Thank you.. in the beginning, I will suggest going for the free version. later when your blog or site is developed and working as expected you may move to paid versions for better service.

• Bennett Schwendeman says:

Appreciate the efforts

• Free Samples says:

Spot on with this write-up, I truly assume this web site wants way more consideration. I抣l in all probability be once more to read far more, thanks for that info.

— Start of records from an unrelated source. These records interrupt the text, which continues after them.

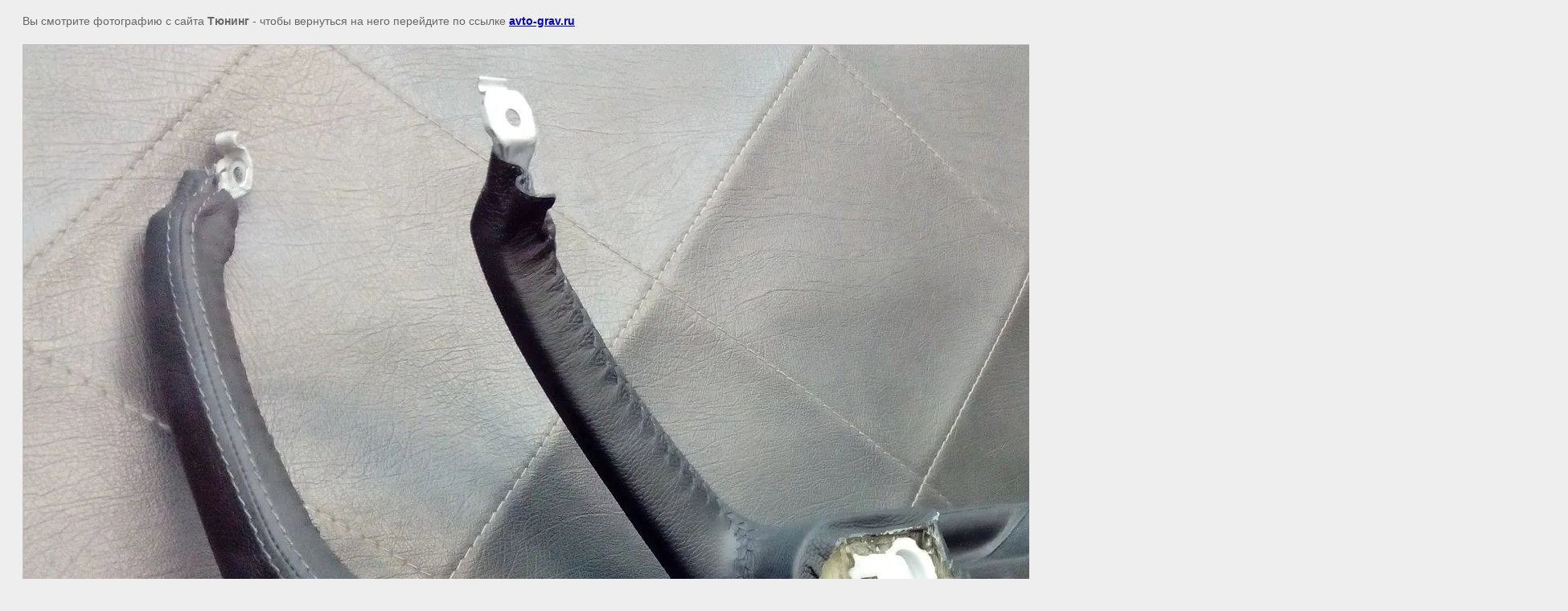

--- FILE ---
content_type: text/css
request_url: https://avto-grav.ru/t/images/__csspatch/2/patch.css
body_size: 88
content:
html.title-page .wrapper { color: rgb(245, 166, 35); }
html.title-page .blocklist-108 .title { color: rgb(0, 0, 0); }
html.title-page .menu-8 .menu-scroll > ul > li.menu-item > a { color: rgb(126, 211, 33); }
html.title-page .editable_block-12 .header { color: rgb(65, 117, 5); }
html.title-page .editable_block-12 .title { color: rgb(245, 166, 35); }


--- FILE ---
content_type: text/javascript
request_url: https://counter.megagroup.ru/195fa2a90ce7382605d2183b6b3cb88d.js?r=&s=1280*720*24&u=https%3A%2F%2Favto-grav.ru%2Fnashi-raboty%2Fimage%2F282557606&t=%7C%20%D0%9D%D0%B0%D1%88%D0%B8%20%D1%80%D0%B0%D0%B1%D0%BE%D1%82%D1%8B&fv=0,0&en=1&rld=0&fr=0&callback=_sntnl1768860272109&1768860272109
body_size: 96
content:
//:1
_sntnl1768860272109({date:"Mon, 19 Jan 2026 22:04:32 GMT", res:"1"})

• Past life regressionists says:

This reminds me of the other page I was looking at

• past lives test says:

• what were you in your past life says:

Just passing through… and I decided to post because earlier this week I found a news site writing about something very similar.The synchronicity wasfascinating I admit.

• Hairstyles says:

I have been checking out a few of your stories and it’s pretty clever stuff. I will make sure to bookmark your blog.

• Hairstyles VIP says:

Wow! Thank you! I always wanted to write on my site something like that. Can I take a part of your post to my site?

• Gaurav Tiwari says:

yes sure.. you can send me your contents through the contact form..

• Hairstyles says:

I have read a few good stuff here. Certainly worth bookmarking for revisiting. I wonder how much effort you put to create such a magnificent informative website.

• Hairstyles says:

Great paintings! That is the kind of info that are meant to be shared around the net. Disgrace on Google for not positioning this post higher! Come on over and seek advice from my site . Thank you =)

• Hairstyles says:

It is in point of fact a great and useful piece of info. I am glad that you simply shared this useful info with us. Please keep us informed like this. Thank you for sharing.